He was born in the Nor Avan village of the Kavash canton, in the state of Van, in 1889. This village is historical, according to Ormanian in his “Azkabadum.” Conciliation took place between the Pakraduni and the Ardzruni princely families with the marriage of Prince Ashod’s daughter to the Prince Derenig of the Ardzruni family, thus establishing a familial tie and friendship. The celebration took place in the Nor Avan of the Rushduni family. Badveli Rushduni’s family being the oldest of the area, we might conclude that the celebration took place at their home. His birth having taken place at the time of the abstinence of Elijah, he was named Yeghia [Elijah], but later, to honor his priest Yeghiazar, his name was changed to Yeghiazar.

A school teacher later added the surname Rushduni. His father’s name was Khachig, who had wanted also to be a priest, but during a fight with some Turks a blow to his head caused him to lose the sight of one eye, and through grief he died a few years later. The father and mother also died, and Yeghiazar became an orphan.

He received the education of the times from one of the priests and the school teacher -- Psalms, Bible, Yeghishe, and Nareg. For making an analysis of the latter, one would be looked upon as evidence of having received the highest level of education. And Rushduni, with his high aptitude, at age thirteen, had made that analysis, and that gave him the honor of teaching in his school for one year.

His desire for learning led him to leave the village school and go to Van where he was admitted to the Norashen school. Hardly six months later, the troubles of 1896 having begun, Rushduni was accepted in the American orphanage where he completed the seven-year course of study in two and a half years. He was graduated in 1899, and, as a repayment for the free education he had received, he taught for one year in his native regions of Nareg and elsewhere. In that way he paid his debt of gratitude.

From 1900 to 1902 he took the two-year course in the newly opened American high school. Teachers there were Dr. Reynolds, Dr. Ussher and his wife, H. Yeramian, Der Mesrop Kahana Janigian, and Hampartzum Hatsakordzian, a graduate of the seminary at Echmiadzin, all of them competent.

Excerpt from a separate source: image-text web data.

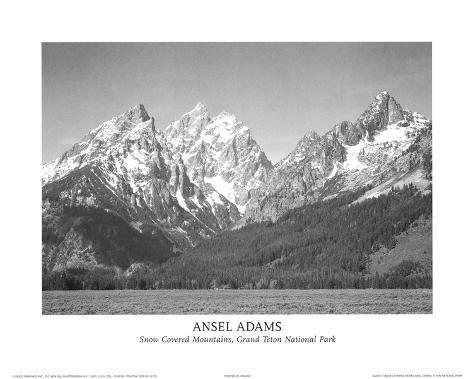 Parque Nacional Grand Teton Minipôster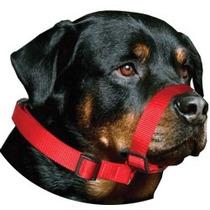 Coleira Focinheira Passeio Cães Cachorro Médio Grande Porte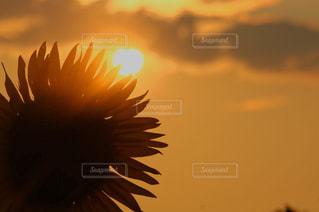 夕日の写真・画像素材[655987]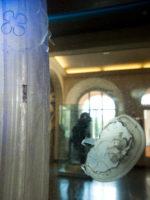 Phyletisches Museum, Abstammungslehre, Haeckel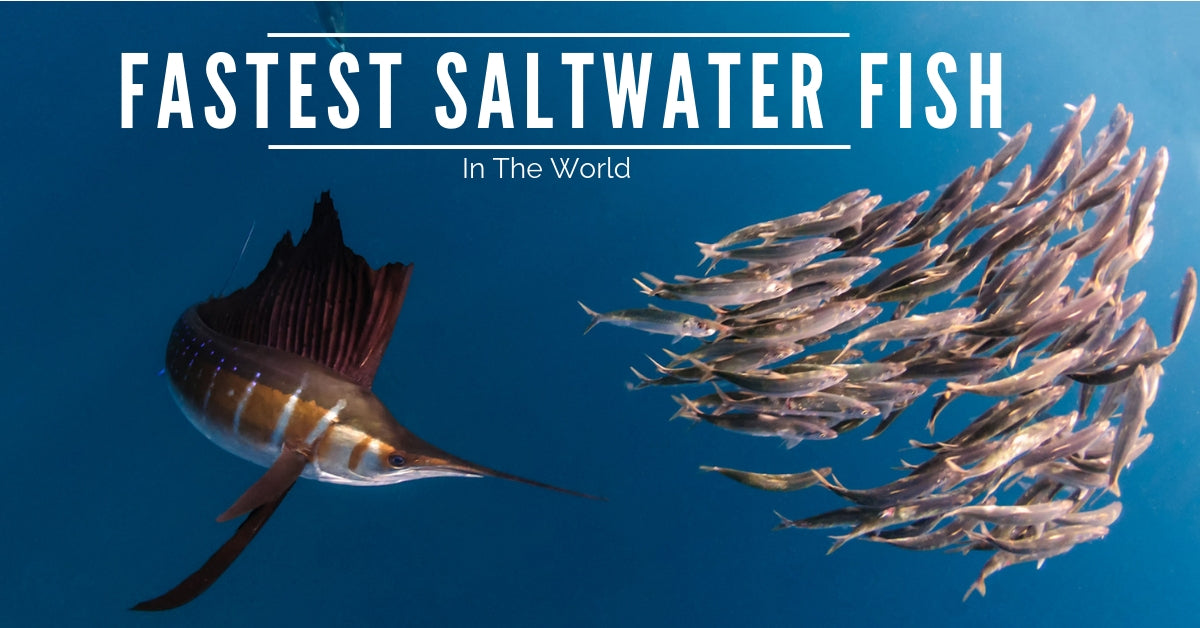 Fastest Saltwater Fish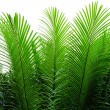 Needle-like leaves of cycas — Stock Photo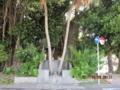 名護市ガジュマル公園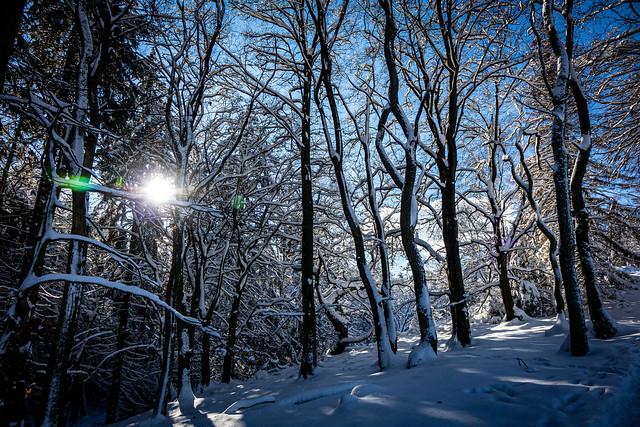 Sonne & Schnee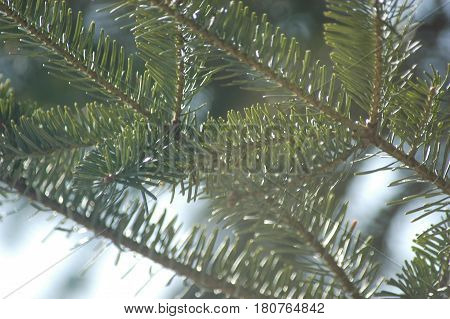 pine tree ever green  branch needles  sun shine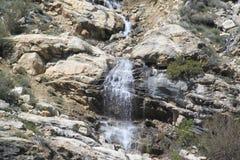 在岩石边缘, Lamoille峡谷 免版税库存照片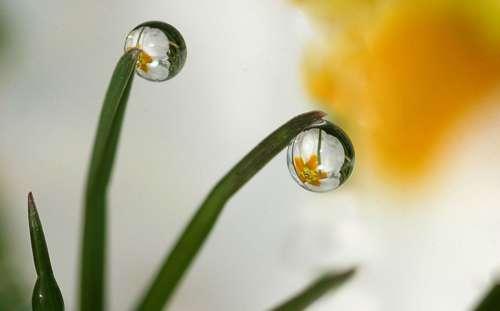 Drops Plant Nature Green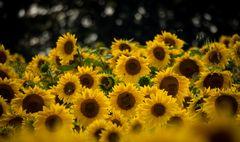 Sonnenblumen #3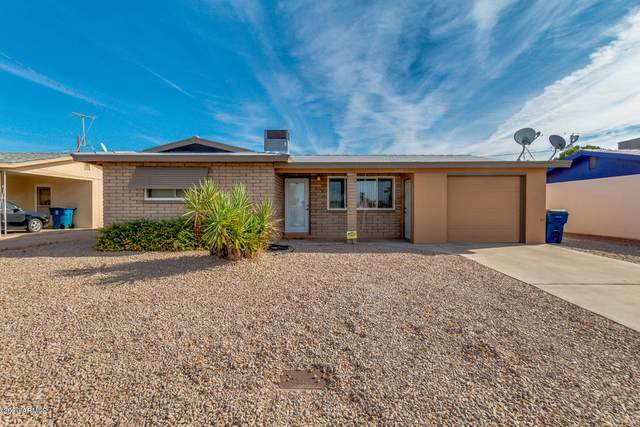 1443 S Delaware Drive, Apache Junction, AZ 85120 (MLS #6164147) :: My Home Group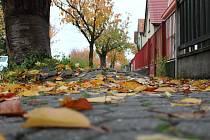 Vedení mělnické radnice nemůže slíbit, že dokáže zachránit všechny sakury ve Fričově ulici.
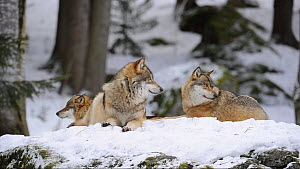 Grey wolves (Canis lupus) lying down and looking around before getting up. Bavarian Forest National Park, Germany, March. Captive. - Eric Baccega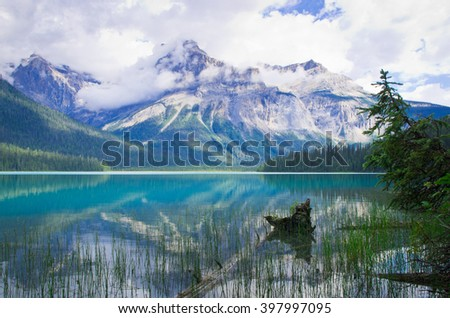 the emerald lake in Yoho National Park, the Canadian Rockies Mountain - stock photo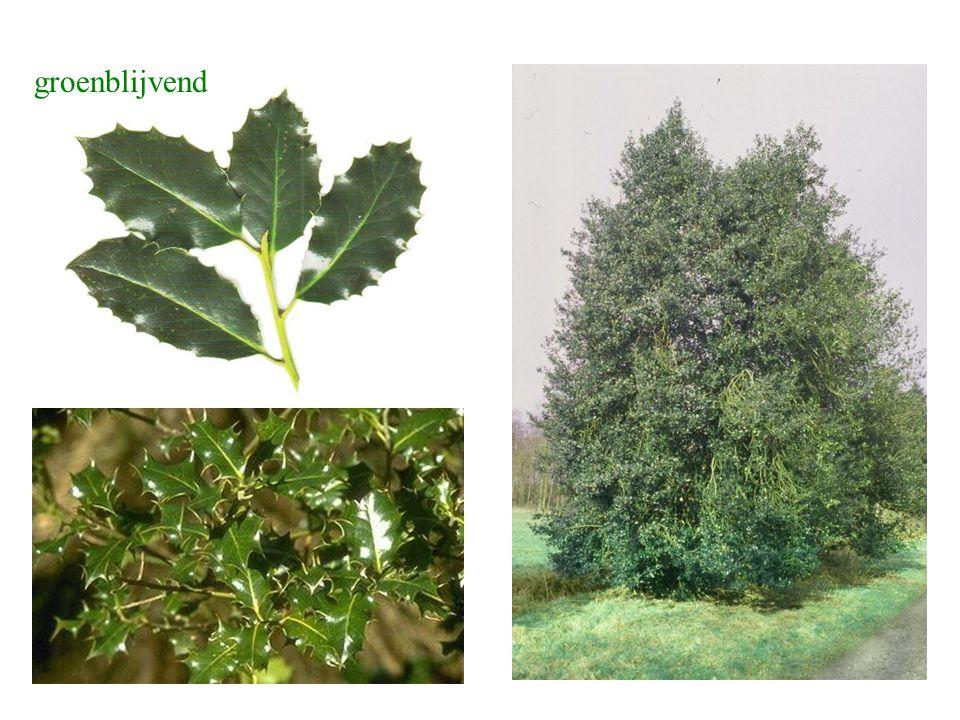 Ilex aquifolium blad, struik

A year after Rushduni had completed his course of study he went to Anatolia College, in Marsovan (1903-7) and completed his studies successfully, leaving a very strong moral influence on the students. He inculcated them with the spirit for industriousness and progress, joining together the YMCA and the calisthenics regimens. Rev. Rushduni was then invited to teach at the American high school in Van. It was in those times that the local “New Generation” group had rebelled against their parents, and against the sanctity of family and faith. Rev. Rushduni took a strong stance against their abominable behavior, flagellating them right and left. The people in an emotional action, turned to the primate of the time, Zaven Vartabed (later Patriarch of Armenians in Turkey), protesting that he, Rev. Rushduni, and H. Yeramian, who were alternately giving advice in the churches and cautioning the youth, to stop that wrong practice.

In 1908, Rev. Rushduni chose his future life-mate and co-worker, the modest Miss Vartanush Ghazarian, sending her to Marsovan to complete her education. In 1909, he went to Edinburgh University in Scotland, where, in 1912, he received the degree of Master of Arts. He also studied Political Economy, Commercial Geography, and European History. and others, especially his favorite, Theology. He lapped up a 12-year course of study in three years, receiving certificates for having completed each of those courses mentioned. His worthiness having become known broadly, he received calls from many quarters, inviting him to teach or preach. But Rushduni preferred Van -- the dear fatherland which he wanted to serve. But alas, fighting began, as well as retreat, which he joined with his family, and then it was America. For six months he worked on the editorial staff of the Gotchnag weekly paper, and then decided that he wanted to devote himself to the pastoral field. He organized new churches in California, Detroit, and San Francisco. He purchased buildings, and through his efforts cleared the mortgages on the Euphrates Evangelical Church of Providence.
In this way, dashing from place to place, preaching, working, Rev. Rushduni found love and sympathy through his easily approached and sincere manner. But his health forced him finally to leave the pastoral field that he loved, and withdraw to his vineyard in Kingsburg, near his children and grandchildren. Along with his pastoral duties, Rev. Rushduni constantly wrote articles for “Avedaper” of Constantinople, “Gotchnag, Nor Or, and other papers.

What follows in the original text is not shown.